In effetti, l’opportunità di entrare in un carteggio personale è più unica che rara. Magari potessimo cogliere quelle stesse libertà, le riflessioni, le sensazioni raccontate a chi si ama, quando indaghiamo, curiosi, i testi e le immagini più antiche, alla ricerca del “bello delle donne”. In realtà, per quel che riguarda la Grecia o Roma o anche l’Etruria, caschiamo inesorabilmente nelle affascinanti trappole preparate dai “soloni” della letteratura. Il nostro padre della Storia, Erodoto, che legge come prostituzione un’usanza per lui incomprensibile delle popolazioni della Licia, quando il padre deve racimolare la dote da dare alla figlia; il buon Platone, che tesse racconti affascinanti sull’amore, ma nel parlare di educazione dei bambini relega le femminucce in ruoli sempre uguali e aridi. E così anche nelle poesie, che parlano d’amore con versi ispirati, ma al 90% maschili nella sensibilità.
Per questo ci emozioniamo per le rare figure femminili, Saffo, ad esempio, sulla quale, tuttavia, sembra pesare eccessivamente il contesto di amore omosessuale, per cui è quasi svestita dalla prerogativa femminile, è “qualcos’altro”, è punto di riferimento anche per i colleghi maschi, dunque è quasi un’Amazzone, una donna-che-ha-rifiutato, un animale strano. Oltre a lei c’è Corinna, della quale, in ogni caso, si amano ricordare i frammenti poetici di epitaffi per animaletti morti: animaletti, cioè piccoli uccellini o grilli, compagni di giochi di bambini. Ecco, Corinna è più rassicurante: amore, bambini, giocattoli, questa sì che è una donna (!)
Poi ci sono le donne pittrici, non molte e comunque greche, ricordate da Livio: figlie di pittori, ragazze mai sposate, di nuovo un destino che le “condanna” a rinunciare a ciò che è considerato fondamentale per una donna.

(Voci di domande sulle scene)
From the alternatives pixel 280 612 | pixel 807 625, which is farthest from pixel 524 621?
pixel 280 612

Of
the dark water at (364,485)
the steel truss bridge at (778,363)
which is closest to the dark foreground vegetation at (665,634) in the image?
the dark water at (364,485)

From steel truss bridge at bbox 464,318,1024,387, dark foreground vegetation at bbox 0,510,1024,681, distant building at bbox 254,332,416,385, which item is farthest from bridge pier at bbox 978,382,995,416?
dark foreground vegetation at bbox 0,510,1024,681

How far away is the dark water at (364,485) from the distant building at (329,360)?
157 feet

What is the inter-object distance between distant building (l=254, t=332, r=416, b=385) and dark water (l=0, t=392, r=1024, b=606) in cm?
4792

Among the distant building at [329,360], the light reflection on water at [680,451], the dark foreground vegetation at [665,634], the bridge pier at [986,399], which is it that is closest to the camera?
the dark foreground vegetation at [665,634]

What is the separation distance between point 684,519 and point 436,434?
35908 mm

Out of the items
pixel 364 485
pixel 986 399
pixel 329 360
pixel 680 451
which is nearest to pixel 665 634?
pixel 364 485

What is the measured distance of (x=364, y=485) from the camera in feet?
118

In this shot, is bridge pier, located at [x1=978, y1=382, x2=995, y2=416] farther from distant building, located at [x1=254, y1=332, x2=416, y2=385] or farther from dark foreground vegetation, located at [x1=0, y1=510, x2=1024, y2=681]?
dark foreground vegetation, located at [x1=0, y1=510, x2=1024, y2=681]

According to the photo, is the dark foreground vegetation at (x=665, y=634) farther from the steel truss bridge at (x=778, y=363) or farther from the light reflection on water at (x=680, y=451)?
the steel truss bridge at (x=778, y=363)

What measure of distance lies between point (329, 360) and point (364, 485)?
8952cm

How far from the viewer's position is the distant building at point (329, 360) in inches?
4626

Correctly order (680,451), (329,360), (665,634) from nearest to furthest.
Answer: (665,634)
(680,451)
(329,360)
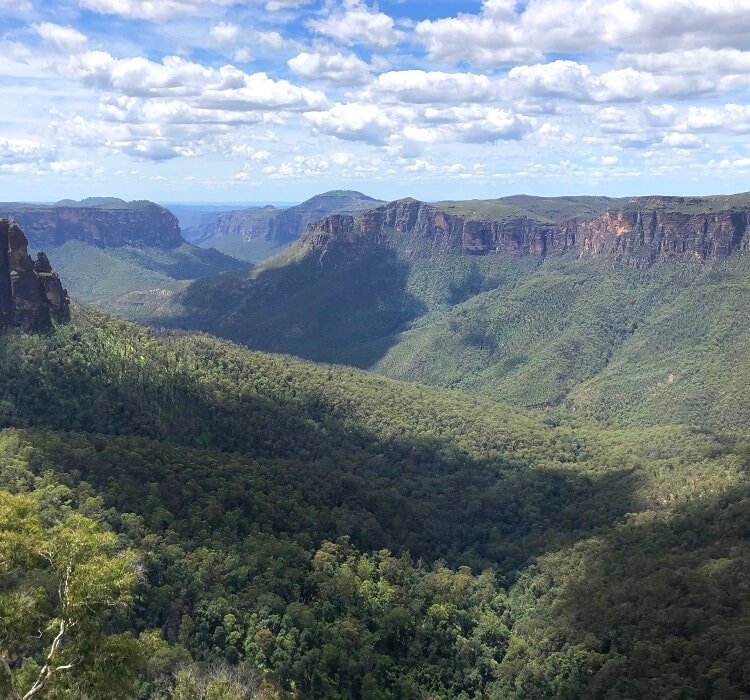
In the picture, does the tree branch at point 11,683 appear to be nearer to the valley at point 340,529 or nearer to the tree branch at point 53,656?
the valley at point 340,529

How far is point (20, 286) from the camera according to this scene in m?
104

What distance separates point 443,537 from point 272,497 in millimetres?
23772

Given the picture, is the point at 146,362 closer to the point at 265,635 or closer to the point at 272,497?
the point at 272,497

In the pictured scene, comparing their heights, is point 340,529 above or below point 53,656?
below

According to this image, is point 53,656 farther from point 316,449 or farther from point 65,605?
point 316,449

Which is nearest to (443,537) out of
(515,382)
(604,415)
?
(604,415)

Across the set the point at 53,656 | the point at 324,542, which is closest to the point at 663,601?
the point at 324,542

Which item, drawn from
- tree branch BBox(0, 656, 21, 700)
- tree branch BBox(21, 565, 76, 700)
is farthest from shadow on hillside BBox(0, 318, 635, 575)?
tree branch BBox(0, 656, 21, 700)

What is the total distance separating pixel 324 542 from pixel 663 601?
3060 cm

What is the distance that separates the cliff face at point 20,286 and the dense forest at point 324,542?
345cm

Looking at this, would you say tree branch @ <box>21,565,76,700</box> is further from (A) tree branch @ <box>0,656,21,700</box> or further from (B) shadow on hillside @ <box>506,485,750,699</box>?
(B) shadow on hillside @ <box>506,485,750,699</box>

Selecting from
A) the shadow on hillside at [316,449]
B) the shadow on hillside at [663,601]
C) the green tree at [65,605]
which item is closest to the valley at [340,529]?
the green tree at [65,605]

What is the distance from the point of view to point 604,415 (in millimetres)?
156875

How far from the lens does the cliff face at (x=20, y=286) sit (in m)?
103
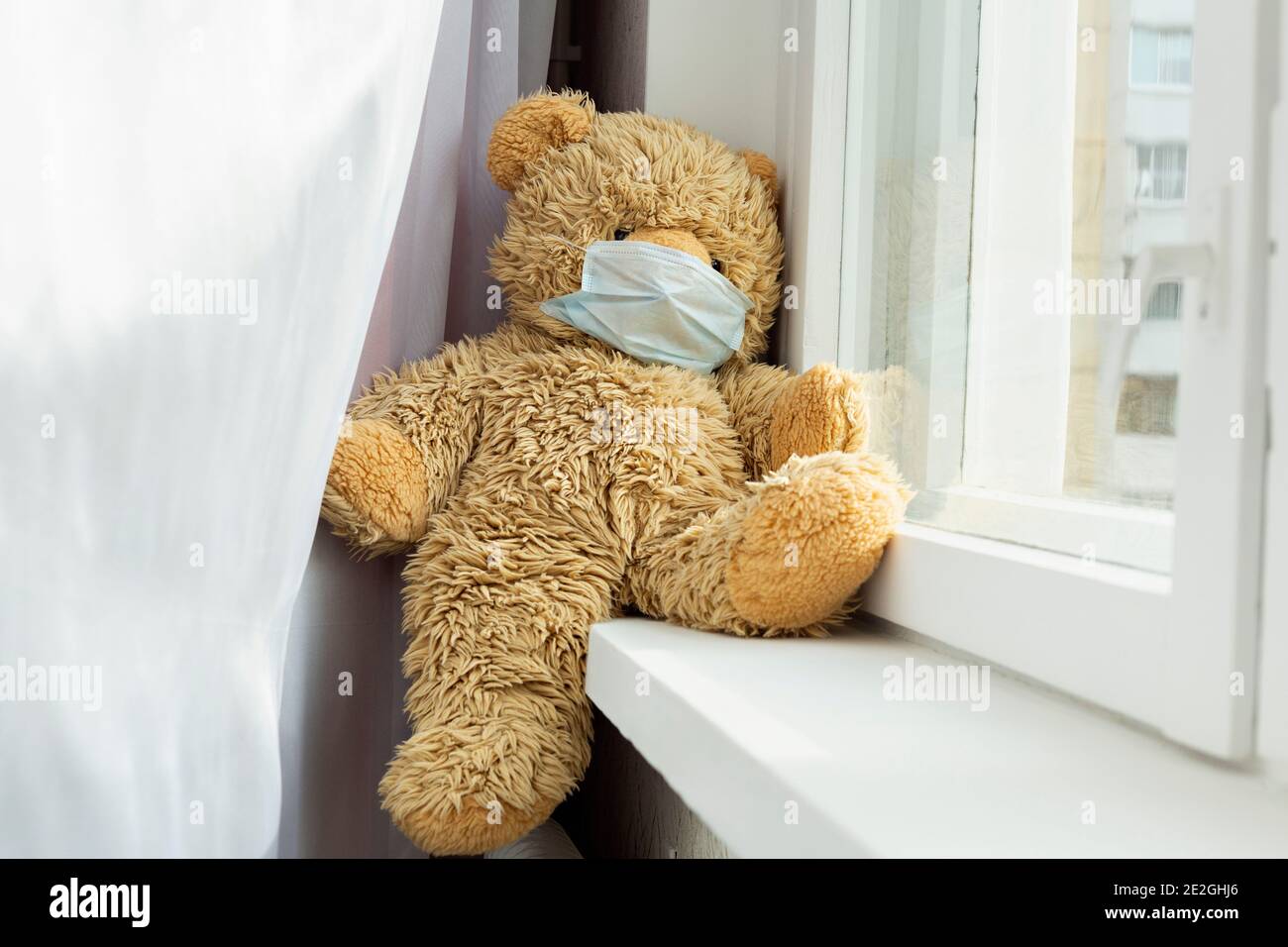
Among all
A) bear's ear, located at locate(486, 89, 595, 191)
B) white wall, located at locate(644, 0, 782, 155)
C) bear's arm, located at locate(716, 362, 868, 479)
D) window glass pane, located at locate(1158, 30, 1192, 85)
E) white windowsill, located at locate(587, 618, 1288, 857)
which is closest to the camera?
white windowsill, located at locate(587, 618, 1288, 857)

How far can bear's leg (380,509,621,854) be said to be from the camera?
79cm

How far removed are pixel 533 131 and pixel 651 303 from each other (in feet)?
0.72

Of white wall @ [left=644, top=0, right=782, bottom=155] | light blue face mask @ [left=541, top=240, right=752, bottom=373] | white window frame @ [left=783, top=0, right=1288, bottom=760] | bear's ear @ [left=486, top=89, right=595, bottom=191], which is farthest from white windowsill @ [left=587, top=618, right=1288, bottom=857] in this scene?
white wall @ [left=644, top=0, right=782, bottom=155]

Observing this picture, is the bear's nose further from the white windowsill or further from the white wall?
the white windowsill

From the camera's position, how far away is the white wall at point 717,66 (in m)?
1.08

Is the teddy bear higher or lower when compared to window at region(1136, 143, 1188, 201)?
lower

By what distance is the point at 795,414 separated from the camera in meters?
0.88

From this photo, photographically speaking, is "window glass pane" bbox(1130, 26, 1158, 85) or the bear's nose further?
the bear's nose

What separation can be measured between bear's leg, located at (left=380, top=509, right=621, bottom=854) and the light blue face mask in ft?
0.66

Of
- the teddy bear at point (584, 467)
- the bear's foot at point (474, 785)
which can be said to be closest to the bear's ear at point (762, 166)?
the teddy bear at point (584, 467)

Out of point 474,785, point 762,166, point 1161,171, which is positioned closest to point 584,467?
point 474,785

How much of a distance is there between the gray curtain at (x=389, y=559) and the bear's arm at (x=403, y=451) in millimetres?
51

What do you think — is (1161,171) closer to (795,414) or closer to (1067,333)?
(1067,333)
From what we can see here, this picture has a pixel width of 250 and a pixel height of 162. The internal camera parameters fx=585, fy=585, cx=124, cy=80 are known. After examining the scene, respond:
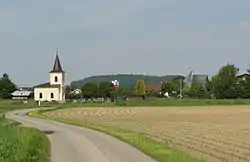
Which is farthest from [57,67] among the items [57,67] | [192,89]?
[192,89]

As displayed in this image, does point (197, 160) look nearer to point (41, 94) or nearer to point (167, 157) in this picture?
point (167, 157)

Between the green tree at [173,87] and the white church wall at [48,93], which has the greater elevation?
the green tree at [173,87]

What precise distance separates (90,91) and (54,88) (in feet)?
43.0

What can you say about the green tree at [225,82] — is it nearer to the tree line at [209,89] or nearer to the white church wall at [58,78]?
the tree line at [209,89]

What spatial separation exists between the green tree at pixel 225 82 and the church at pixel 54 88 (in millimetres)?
41783

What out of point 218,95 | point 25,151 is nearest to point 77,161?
point 25,151

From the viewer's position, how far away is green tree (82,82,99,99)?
552ft

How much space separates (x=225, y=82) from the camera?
159 m

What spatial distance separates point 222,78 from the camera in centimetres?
16212

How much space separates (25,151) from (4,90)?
162 metres

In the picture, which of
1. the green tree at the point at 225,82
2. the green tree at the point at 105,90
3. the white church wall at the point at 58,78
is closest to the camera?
the green tree at the point at 225,82

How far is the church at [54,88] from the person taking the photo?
15938 cm

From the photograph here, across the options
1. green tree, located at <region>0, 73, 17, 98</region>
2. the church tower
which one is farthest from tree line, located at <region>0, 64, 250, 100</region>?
the church tower

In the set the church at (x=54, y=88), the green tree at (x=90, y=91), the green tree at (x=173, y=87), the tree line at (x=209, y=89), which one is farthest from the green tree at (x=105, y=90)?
the green tree at (x=173, y=87)
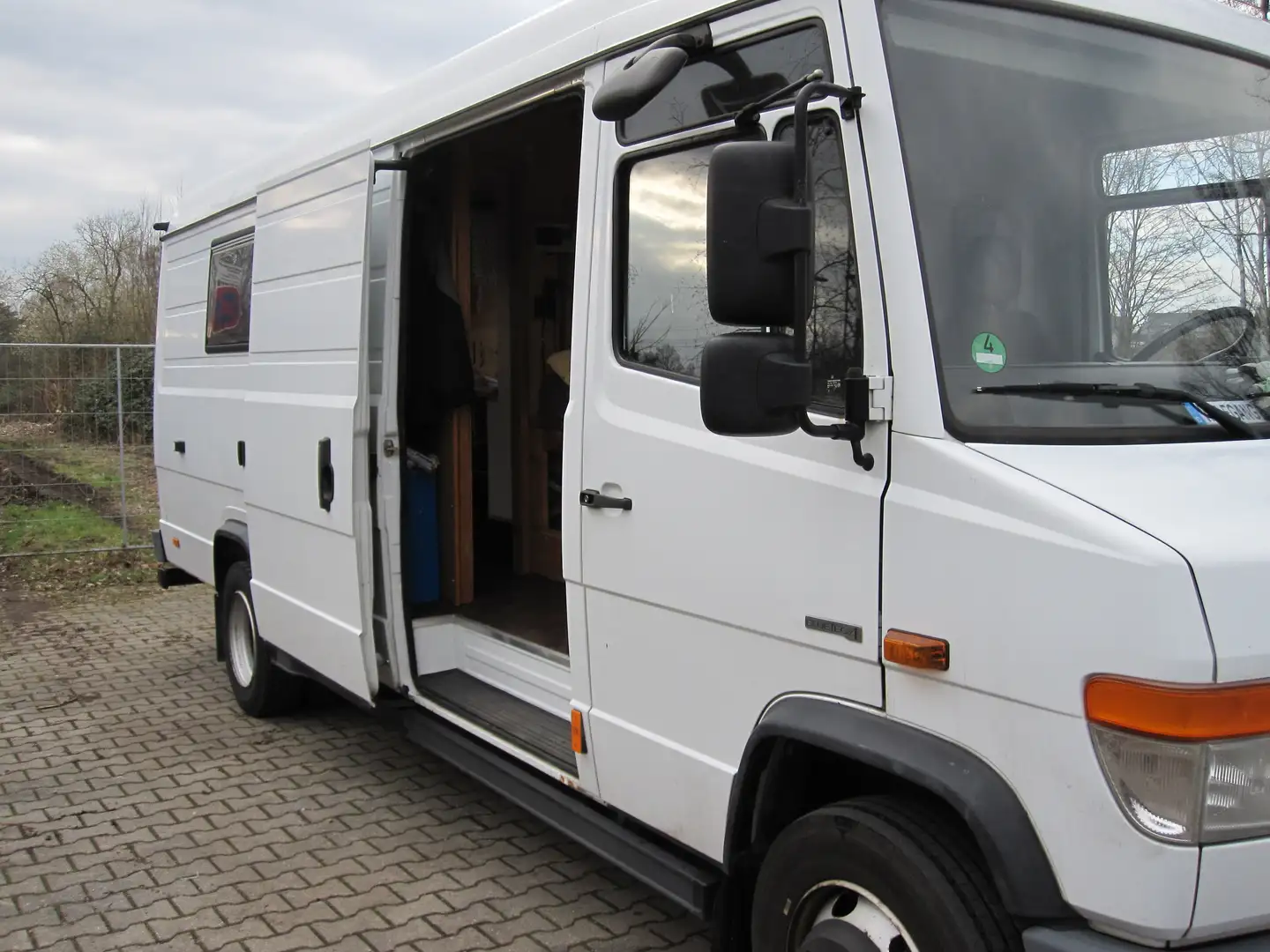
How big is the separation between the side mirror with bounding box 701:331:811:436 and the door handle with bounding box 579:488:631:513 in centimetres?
80

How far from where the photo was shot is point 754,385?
7.76 feet

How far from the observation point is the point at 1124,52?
2.69 metres

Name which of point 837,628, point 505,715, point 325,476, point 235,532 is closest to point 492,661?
point 505,715

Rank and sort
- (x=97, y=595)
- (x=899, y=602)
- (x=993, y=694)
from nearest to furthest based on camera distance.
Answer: (x=993, y=694), (x=899, y=602), (x=97, y=595)

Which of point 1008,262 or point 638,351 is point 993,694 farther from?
point 638,351

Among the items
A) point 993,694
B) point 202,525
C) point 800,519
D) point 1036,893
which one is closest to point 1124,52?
point 800,519

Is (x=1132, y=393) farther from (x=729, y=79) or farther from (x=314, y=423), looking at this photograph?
(x=314, y=423)

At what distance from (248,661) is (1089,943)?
17.4ft

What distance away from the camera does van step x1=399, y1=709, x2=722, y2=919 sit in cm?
317

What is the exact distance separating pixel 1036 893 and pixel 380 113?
3887 millimetres

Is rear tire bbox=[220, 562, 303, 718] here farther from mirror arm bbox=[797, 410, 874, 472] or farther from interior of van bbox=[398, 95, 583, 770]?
mirror arm bbox=[797, 410, 874, 472]

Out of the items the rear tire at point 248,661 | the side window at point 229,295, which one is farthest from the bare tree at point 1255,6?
the rear tire at point 248,661

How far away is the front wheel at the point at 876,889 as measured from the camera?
227cm

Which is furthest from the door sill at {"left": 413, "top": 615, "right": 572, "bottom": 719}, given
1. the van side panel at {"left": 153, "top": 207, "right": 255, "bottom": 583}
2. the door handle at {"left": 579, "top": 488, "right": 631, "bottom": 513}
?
the van side panel at {"left": 153, "top": 207, "right": 255, "bottom": 583}
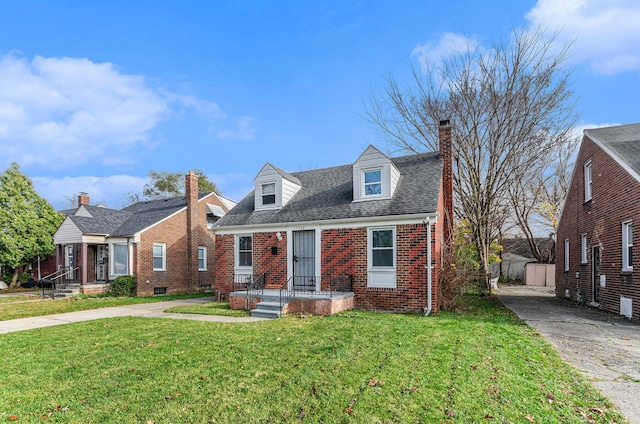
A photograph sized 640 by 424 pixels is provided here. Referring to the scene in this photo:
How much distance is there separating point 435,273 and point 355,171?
4559mm

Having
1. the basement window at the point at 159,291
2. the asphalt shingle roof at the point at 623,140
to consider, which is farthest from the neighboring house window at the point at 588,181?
the basement window at the point at 159,291

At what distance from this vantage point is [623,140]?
11.4 meters

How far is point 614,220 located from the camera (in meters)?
10.8

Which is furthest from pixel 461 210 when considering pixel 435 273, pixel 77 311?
pixel 77 311

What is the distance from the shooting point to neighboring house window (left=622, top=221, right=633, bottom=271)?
392 inches

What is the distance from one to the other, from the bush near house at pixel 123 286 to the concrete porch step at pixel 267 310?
9198 millimetres

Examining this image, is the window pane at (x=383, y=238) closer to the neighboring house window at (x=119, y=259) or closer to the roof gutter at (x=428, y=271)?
the roof gutter at (x=428, y=271)

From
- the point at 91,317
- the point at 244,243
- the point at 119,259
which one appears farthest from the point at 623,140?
the point at 119,259

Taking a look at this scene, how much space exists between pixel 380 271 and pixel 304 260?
2.93 m

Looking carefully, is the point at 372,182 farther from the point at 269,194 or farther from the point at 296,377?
the point at 296,377

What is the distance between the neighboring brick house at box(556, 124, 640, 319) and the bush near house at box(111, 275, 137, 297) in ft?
63.7

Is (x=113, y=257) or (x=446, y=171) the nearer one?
(x=446, y=171)

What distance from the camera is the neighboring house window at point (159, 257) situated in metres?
18.0

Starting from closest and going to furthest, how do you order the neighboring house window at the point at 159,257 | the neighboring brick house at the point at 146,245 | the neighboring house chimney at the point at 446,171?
1. the neighboring house chimney at the point at 446,171
2. the neighboring brick house at the point at 146,245
3. the neighboring house window at the point at 159,257
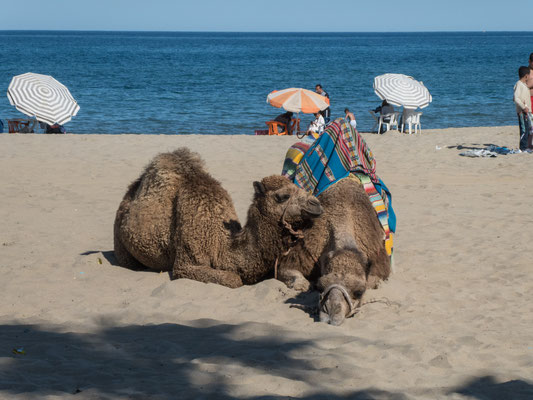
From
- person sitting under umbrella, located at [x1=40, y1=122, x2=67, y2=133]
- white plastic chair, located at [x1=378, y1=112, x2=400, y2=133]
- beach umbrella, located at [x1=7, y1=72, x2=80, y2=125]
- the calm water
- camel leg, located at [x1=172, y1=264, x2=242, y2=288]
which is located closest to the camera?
camel leg, located at [x1=172, y1=264, x2=242, y2=288]

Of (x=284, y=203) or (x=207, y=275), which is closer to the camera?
(x=284, y=203)

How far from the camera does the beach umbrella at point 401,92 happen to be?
19.8 meters

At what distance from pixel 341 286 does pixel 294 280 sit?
816 millimetres

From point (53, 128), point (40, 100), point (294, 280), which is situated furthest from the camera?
point (53, 128)

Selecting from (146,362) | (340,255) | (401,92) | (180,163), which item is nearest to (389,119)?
(401,92)

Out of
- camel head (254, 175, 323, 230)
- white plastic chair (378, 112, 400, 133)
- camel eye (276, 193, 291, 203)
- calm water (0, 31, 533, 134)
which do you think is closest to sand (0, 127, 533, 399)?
camel head (254, 175, 323, 230)

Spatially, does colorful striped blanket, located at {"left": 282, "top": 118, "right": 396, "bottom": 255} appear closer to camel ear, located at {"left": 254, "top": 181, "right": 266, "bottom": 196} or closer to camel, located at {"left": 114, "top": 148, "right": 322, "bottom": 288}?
camel, located at {"left": 114, "top": 148, "right": 322, "bottom": 288}

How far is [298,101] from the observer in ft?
60.5

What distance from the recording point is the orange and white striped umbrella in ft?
60.1

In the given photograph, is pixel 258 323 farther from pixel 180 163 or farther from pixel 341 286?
pixel 180 163

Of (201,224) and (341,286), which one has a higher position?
(201,224)

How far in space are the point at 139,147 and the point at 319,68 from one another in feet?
178

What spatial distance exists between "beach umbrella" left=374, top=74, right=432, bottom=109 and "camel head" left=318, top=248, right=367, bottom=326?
15057mm

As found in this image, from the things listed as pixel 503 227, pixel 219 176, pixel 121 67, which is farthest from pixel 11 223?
pixel 121 67
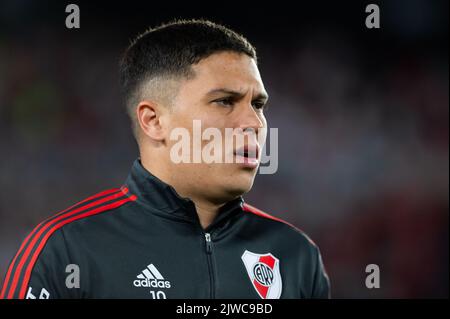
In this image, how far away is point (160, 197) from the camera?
2092 mm

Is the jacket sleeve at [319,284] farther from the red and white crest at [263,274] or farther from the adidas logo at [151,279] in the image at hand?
the adidas logo at [151,279]

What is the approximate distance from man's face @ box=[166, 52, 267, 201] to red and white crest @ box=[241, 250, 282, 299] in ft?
0.87

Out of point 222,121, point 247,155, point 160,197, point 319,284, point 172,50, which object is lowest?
point 319,284

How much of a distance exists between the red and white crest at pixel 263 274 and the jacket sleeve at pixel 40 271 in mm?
665

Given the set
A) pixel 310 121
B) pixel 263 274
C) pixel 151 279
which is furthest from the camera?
pixel 310 121

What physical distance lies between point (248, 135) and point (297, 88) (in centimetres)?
391

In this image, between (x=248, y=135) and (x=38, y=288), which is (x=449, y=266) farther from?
(x=38, y=288)

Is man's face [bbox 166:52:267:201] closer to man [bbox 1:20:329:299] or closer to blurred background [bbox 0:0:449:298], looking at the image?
man [bbox 1:20:329:299]

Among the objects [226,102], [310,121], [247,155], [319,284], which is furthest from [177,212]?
[310,121]

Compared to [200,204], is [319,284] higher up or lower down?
lower down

Attività da svolgere
1. Trasforma in un elenco puntato il paragrafo del brano che comincia con "Per questo ci emozioniamo", conservandone i fatti principali.
2. Nel brano, chi ricorda le donne pittrici greche?

Soluzioni
1.
- Le figure femminili sono rare, e per questo emozionano.
- Saffo: su di lei pesa eccessivamente il contesto dell'amore omosessuale. Viene quasi privata della prerogativa femminile, è un punto di riferimento anche per i colleghi maschi ed è vista quasi come un'Amazzone, una donna che ha rifiutato.
- Corinna: di lei si ricordano volentieri i frammenti di epitaffi per animaletti morti, come uccellini o grilli compagni di giochi dei bambini. Appare più rassicurante perché legata ad amore, bambini e giocattoli.

2. Le ricorda Livio.